### The task
Within the records below, find each line with the word "result" and copy it out.

(Caption-style text data)
↓
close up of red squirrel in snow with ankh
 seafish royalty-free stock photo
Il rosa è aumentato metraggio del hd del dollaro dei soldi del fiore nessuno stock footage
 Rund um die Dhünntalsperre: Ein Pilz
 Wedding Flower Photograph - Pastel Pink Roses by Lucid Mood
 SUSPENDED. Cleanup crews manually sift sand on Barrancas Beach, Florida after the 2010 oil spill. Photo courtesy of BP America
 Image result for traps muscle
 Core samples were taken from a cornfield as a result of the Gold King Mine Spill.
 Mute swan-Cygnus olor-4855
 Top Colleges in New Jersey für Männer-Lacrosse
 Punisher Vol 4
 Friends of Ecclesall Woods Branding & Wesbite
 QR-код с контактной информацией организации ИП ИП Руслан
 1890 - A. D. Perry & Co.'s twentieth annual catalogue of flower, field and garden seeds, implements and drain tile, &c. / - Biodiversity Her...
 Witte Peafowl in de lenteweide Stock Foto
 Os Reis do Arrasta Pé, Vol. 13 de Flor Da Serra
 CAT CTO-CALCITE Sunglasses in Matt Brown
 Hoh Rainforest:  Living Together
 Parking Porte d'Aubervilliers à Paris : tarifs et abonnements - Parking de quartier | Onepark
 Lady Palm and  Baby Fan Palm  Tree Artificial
↑
### Written solution
 Image result for traps muscle
 Core samples were taken from a cornfield as a result of the Gold King Mine Spill.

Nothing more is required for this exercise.